* [Task item] In the listing below, locate the line containing "family: Equidae" and the line containing "order: Passeriformes". Output both of them and every line between, exactly as written, and nothing more.

START Information provided

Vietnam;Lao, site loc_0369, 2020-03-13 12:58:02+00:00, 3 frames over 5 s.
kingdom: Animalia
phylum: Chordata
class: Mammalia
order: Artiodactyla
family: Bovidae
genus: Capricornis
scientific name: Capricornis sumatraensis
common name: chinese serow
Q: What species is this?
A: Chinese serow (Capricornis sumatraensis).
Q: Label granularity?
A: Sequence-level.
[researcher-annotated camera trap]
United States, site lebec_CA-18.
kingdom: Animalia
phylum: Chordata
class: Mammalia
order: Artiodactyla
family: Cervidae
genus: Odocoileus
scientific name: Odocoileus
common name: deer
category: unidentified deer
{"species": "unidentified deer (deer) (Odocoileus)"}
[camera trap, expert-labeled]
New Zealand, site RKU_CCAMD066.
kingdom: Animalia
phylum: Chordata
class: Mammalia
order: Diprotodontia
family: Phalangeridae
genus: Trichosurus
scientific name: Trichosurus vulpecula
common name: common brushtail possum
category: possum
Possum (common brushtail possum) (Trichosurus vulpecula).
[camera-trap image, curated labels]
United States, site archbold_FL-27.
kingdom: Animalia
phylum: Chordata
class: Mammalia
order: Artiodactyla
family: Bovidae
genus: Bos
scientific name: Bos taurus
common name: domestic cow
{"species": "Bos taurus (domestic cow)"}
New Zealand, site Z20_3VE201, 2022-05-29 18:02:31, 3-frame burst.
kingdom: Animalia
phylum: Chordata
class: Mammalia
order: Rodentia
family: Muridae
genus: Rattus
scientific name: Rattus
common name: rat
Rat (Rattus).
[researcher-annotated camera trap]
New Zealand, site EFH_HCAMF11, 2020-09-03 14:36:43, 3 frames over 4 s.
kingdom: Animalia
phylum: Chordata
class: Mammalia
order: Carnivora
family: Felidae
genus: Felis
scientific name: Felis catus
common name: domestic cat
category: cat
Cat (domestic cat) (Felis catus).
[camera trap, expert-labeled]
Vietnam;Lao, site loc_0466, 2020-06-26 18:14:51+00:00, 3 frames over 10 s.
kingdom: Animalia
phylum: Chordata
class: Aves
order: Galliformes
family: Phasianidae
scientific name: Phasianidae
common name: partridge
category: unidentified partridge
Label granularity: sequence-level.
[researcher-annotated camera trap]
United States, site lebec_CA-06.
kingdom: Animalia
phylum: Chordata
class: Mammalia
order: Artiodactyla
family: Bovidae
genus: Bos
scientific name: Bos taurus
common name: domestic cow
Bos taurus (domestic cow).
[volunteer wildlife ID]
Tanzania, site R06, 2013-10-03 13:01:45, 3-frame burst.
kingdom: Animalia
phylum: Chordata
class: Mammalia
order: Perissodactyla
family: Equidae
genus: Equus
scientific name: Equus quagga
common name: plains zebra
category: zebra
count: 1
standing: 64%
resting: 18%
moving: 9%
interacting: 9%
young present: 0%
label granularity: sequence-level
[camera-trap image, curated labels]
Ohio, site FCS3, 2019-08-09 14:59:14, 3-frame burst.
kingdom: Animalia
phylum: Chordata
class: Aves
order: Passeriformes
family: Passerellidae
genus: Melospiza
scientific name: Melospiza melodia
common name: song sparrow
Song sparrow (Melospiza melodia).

END Information provided

* [Response]
family: Equidae
genus: Equus
scientific name: Equus quagga
common name: plains zebra
category: zebra
count: 1
standing: 64%
resting: 18%
moving: 9%
interacting: 9%
young present: 0%
label granularity: sequence-level
[camera-trap image, curated labels]
Ohio, site FCS3, 2019-08-09 14:59:14, 3-frame burst.
kingdom: Animalia
phylum: Chordata
class: Aves
order: Passeriformes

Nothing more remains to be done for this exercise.